Village Savings Groups – how to nurture financial services in the remotest corners

Sunday, August 18th, 2013

I recently visited the village of Nangarua in Beringo District, Kenya. The journey from Nakuru town to Nangarua  took 4 hours, of which 2 hours was on tarmac roads and 2 hours very definitely wasn’t. During the last hour, we passed through several villages and picked up a local priest to act as our translator, as the Nangarua villagers spoke little Swahili, let alone English.

the long road to providing financial services in remote villages

The long road to providing financial services in remote villages

We were visiting with Anthony Mambo, recently appointed Microfinance Officer in Nakuru. His role is to help villages form savings groups, save regularly and then, once there is enough in the pot, make loans to one another from their pooled savings. Anthony offers training throughout; first on group dynamics, writing a constitution for the group and electing its officers, opening a group bank account, keeping records of savings and loans, how and why to save and invest; and then, once the group is up and running, he gives training on basic business skills: marketing, diversification, customer service, business planning, adding value and so on.

We found the villagers in Nangarua very receptive. Like many poor communities, they struggle to make ends meet but they bring massive resources of hard work and entrepreneurism to the struggle.  The women of Nangarua had already formed a vegetable co-operative and the men had saved together to buy a posho mill, but they were keen to save in a more structured way and to receive training on developing their small businesses.

Anthony’s problem is that he is one man with one old car and a district over 300 miles from side to side.

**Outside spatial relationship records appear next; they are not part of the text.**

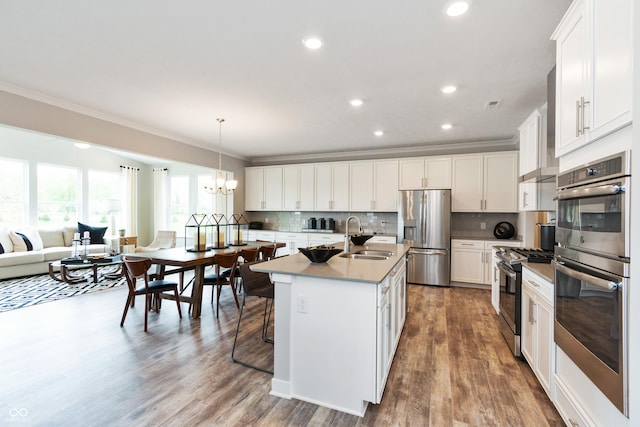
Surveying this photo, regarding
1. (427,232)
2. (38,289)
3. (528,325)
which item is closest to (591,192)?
(528,325)

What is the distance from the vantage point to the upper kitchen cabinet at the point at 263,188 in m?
7.01

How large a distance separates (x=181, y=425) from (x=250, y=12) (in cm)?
262

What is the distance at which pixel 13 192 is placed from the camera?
6254 millimetres

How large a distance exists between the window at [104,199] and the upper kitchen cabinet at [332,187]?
17.5 ft

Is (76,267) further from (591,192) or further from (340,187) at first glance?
(591,192)

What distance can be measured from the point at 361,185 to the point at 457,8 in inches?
172

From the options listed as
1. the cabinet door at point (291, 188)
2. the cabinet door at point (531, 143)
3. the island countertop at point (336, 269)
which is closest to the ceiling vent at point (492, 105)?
the cabinet door at point (531, 143)

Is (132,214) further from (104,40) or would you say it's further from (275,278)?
(275,278)

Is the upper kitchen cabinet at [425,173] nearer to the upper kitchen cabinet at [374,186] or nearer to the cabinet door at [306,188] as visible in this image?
the upper kitchen cabinet at [374,186]

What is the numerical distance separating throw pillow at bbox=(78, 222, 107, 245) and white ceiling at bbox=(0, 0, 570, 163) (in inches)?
155

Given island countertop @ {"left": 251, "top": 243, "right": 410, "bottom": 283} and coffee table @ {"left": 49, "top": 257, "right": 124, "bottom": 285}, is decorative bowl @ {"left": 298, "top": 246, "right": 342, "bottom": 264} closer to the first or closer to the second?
island countertop @ {"left": 251, "top": 243, "right": 410, "bottom": 283}

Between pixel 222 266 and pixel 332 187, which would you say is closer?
pixel 222 266

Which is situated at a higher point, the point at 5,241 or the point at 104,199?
the point at 104,199

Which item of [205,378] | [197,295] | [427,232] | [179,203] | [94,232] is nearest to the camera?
[205,378]
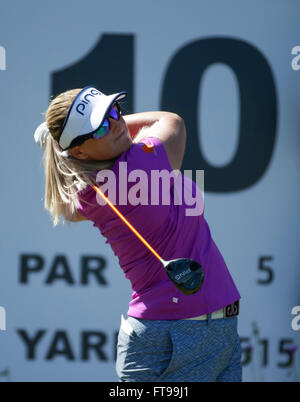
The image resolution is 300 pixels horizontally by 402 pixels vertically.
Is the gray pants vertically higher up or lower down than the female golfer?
lower down

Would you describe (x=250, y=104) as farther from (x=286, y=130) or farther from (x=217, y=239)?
(x=217, y=239)

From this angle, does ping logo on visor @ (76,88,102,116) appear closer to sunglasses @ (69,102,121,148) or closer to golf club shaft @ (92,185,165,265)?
sunglasses @ (69,102,121,148)

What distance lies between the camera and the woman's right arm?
5.56ft

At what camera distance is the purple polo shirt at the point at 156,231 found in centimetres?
158

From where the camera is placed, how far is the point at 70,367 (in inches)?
118

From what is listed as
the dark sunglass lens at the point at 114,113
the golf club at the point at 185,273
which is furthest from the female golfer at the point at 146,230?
the golf club at the point at 185,273

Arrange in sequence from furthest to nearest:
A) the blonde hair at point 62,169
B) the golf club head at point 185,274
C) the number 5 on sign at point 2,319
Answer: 1. the number 5 on sign at point 2,319
2. the blonde hair at point 62,169
3. the golf club head at point 185,274

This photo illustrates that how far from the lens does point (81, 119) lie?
156 cm

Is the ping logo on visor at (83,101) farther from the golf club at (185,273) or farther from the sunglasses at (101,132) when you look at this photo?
the golf club at (185,273)

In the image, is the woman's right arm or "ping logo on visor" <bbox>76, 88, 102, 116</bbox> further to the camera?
the woman's right arm

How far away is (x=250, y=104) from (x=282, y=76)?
214 millimetres

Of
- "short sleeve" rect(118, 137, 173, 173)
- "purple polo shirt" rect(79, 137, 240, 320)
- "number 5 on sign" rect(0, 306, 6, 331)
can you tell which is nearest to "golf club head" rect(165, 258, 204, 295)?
"purple polo shirt" rect(79, 137, 240, 320)

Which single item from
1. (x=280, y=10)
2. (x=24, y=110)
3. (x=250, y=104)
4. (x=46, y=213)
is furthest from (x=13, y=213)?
(x=280, y=10)

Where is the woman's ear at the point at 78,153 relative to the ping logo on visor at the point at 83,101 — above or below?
below
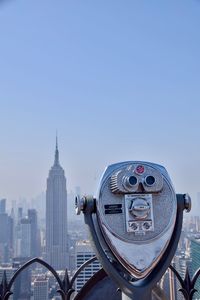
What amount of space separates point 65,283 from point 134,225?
665 mm

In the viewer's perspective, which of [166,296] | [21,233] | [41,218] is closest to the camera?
[166,296]

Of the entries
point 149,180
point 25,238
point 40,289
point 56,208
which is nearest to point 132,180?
point 149,180

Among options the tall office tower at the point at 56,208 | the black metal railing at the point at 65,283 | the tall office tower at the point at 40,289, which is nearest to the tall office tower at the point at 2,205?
the tall office tower at the point at 56,208

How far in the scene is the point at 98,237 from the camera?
1.37 meters

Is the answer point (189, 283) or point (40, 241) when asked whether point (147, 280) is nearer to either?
point (189, 283)

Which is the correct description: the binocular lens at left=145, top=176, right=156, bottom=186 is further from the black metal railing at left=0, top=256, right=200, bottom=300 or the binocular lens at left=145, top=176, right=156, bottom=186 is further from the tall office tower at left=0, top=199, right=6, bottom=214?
the tall office tower at left=0, top=199, right=6, bottom=214

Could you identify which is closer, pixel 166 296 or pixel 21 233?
pixel 166 296

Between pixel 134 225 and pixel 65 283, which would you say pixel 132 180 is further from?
pixel 65 283

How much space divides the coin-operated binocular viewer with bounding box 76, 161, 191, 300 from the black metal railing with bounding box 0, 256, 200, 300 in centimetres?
51

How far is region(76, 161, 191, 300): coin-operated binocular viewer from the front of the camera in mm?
1327

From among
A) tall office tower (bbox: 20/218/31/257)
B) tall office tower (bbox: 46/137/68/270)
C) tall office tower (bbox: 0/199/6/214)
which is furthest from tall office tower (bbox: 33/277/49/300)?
tall office tower (bbox: 0/199/6/214)

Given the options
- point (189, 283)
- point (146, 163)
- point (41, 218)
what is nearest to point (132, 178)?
point (146, 163)

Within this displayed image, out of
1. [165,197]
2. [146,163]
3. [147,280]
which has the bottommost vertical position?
[147,280]

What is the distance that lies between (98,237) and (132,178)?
255mm
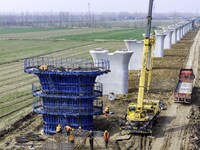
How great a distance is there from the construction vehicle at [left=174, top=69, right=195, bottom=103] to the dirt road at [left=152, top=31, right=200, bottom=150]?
1.94 feet

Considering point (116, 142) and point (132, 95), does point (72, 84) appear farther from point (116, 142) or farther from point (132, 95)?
point (132, 95)

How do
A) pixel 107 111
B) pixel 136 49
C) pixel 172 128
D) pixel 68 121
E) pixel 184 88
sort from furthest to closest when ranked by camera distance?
pixel 136 49 → pixel 184 88 → pixel 107 111 → pixel 172 128 → pixel 68 121

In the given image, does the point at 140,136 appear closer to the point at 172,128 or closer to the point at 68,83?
the point at 172,128

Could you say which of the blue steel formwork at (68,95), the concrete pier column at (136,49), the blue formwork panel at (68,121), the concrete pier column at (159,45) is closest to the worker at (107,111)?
the blue steel formwork at (68,95)

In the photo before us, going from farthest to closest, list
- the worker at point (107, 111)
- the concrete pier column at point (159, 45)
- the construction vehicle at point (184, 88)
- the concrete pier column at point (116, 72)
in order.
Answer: the concrete pier column at point (159, 45) → the concrete pier column at point (116, 72) → the construction vehicle at point (184, 88) → the worker at point (107, 111)

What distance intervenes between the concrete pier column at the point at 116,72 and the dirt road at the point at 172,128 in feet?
15.8

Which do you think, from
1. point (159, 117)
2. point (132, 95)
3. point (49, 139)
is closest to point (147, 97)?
point (132, 95)

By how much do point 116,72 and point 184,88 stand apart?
6.11 meters

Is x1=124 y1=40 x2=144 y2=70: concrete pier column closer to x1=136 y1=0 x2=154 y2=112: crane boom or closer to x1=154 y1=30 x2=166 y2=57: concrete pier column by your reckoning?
x1=154 y1=30 x2=166 y2=57: concrete pier column

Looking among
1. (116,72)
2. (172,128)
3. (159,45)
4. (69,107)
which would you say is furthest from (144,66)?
(159,45)

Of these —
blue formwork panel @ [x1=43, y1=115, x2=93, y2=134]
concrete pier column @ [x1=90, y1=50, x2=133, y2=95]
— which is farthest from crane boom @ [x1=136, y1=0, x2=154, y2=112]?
concrete pier column @ [x1=90, y1=50, x2=133, y2=95]

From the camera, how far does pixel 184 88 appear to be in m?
33.2

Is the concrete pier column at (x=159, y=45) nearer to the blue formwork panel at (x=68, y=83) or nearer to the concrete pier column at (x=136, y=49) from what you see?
the concrete pier column at (x=136, y=49)

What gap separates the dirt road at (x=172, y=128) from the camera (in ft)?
72.5
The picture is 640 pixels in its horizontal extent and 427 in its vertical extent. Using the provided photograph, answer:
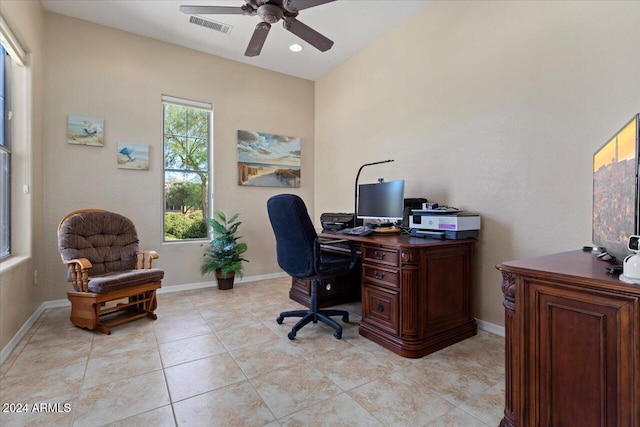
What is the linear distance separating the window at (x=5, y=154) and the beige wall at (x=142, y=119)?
558 mm

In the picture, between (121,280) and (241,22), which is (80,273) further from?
(241,22)

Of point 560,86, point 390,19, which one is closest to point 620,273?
point 560,86

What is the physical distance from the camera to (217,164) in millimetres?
4234

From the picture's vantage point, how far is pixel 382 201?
9.99ft

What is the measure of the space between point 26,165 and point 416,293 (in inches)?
144

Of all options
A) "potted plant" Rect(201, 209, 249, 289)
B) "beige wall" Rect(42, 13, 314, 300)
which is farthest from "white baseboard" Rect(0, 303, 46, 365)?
"potted plant" Rect(201, 209, 249, 289)

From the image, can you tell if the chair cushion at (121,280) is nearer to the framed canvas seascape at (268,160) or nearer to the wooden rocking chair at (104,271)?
the wooden rocking chair at (104,271)

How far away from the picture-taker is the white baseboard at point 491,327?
2.55m

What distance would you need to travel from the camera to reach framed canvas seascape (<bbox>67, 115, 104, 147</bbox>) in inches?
131

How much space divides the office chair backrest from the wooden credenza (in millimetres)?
1399

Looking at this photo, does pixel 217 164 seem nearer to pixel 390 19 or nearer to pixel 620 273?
pixel 390 19

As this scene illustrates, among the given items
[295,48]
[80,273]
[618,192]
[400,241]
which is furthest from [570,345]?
[295,48]

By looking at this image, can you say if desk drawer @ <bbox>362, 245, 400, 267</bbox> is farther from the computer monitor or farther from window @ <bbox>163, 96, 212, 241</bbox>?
window @ <bbox>163, 96, 212, 241</bbox>

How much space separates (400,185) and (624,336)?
6.49ft
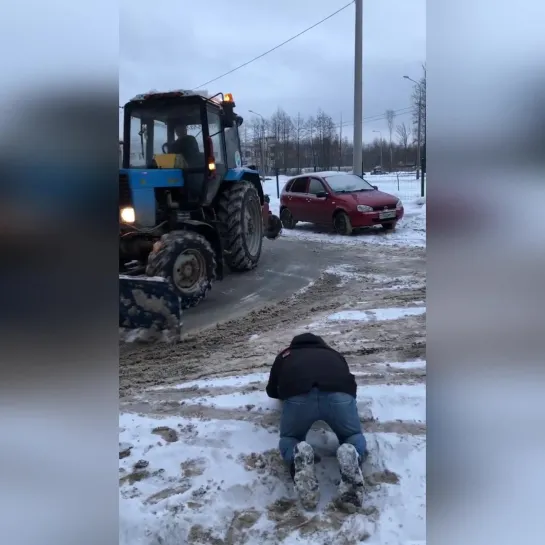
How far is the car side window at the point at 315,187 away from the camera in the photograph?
12.8m

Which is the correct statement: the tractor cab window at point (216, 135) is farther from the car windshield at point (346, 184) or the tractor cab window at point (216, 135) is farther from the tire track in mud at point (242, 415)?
the car windshield at point (346, 184)

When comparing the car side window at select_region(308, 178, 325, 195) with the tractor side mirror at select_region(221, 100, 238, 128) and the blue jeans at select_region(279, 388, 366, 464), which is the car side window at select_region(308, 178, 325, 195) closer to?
the tractor side mirror at select_region(221, 100, 238, 128)

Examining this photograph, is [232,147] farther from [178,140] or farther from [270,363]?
[270,363]

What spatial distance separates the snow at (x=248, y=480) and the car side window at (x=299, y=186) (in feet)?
33.3

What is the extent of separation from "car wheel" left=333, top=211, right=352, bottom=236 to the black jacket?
8.91 meters

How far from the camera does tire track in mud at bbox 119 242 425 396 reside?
4227 millimetres

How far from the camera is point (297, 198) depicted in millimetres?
13492

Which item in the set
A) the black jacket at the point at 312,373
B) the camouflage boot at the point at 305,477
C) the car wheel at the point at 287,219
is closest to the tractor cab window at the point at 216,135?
the black jacket at the point at 312,373

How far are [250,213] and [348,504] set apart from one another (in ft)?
20.2
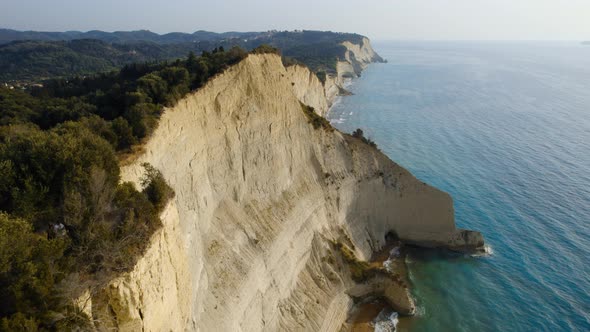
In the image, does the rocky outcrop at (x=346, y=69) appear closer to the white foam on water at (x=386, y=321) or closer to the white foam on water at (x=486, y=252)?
the white foam on water at (x=486, y=252)

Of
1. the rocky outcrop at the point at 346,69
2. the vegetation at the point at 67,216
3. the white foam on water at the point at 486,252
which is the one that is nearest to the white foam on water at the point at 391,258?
the white foam on water at the point at 486,252

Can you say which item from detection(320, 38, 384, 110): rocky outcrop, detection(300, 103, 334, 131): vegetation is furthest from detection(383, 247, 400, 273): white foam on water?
detection(320, 38, 384, 110): rocky outcrop

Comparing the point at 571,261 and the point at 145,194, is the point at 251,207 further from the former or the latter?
the point at 571,261

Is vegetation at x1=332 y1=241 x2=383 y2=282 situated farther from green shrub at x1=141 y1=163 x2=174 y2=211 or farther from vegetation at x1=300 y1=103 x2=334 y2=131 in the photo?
green shrub at x1=141 y1=163 x2=174 y2=211

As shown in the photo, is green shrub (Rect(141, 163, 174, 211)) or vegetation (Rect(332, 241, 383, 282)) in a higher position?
green shrub (Rect(141, 163, 174, 211))

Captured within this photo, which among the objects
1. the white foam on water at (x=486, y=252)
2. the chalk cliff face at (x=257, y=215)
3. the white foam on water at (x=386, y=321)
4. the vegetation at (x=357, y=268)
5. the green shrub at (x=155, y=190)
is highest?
the green shrub at (x=155, y=190)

His ambition is to reach the remotest villages, communities with no access to safe places to save or capital to borrow for productive investment.  But reaching just one of these villages can be a day-long trip, and impossible in the rainy season. If Anthony were trying to operate the ‘traditional’ form of microcredit, holding monthly loan disbursement and repayment meetings, the job would be impossible. Not even mobile money transfers, the answer in many remote communities, would work in Nangarua. We met one enterprising young man who had built a shelf into a tree on which to stand mobile phones – the only place in the village to get good reception!

Fortunately, Anthony’s model of microfinance is more about capacity-building and releasing the resources already in the village, and for that you don’t need regular access to the bank or even reliable mobile phone signals. Anthony’s role is to train the villagers to manage their own money, channelling surpluses from one household to meet demands for credit in another, and generating dividends to be shared amongst the group at the same time. Once the group is strong, Anthony only needs to visit to deliver refresher training and check up on the progress; he can move on to a new village to liberate their resources and talents too. In time, one of the banks will open a small agency in one of the larger villages, realising there’s a whole population with savings and credit needs ready to become their customers. But until then, at least the people of Nangarua can operate their own village bank – and keep the dividends for themselves.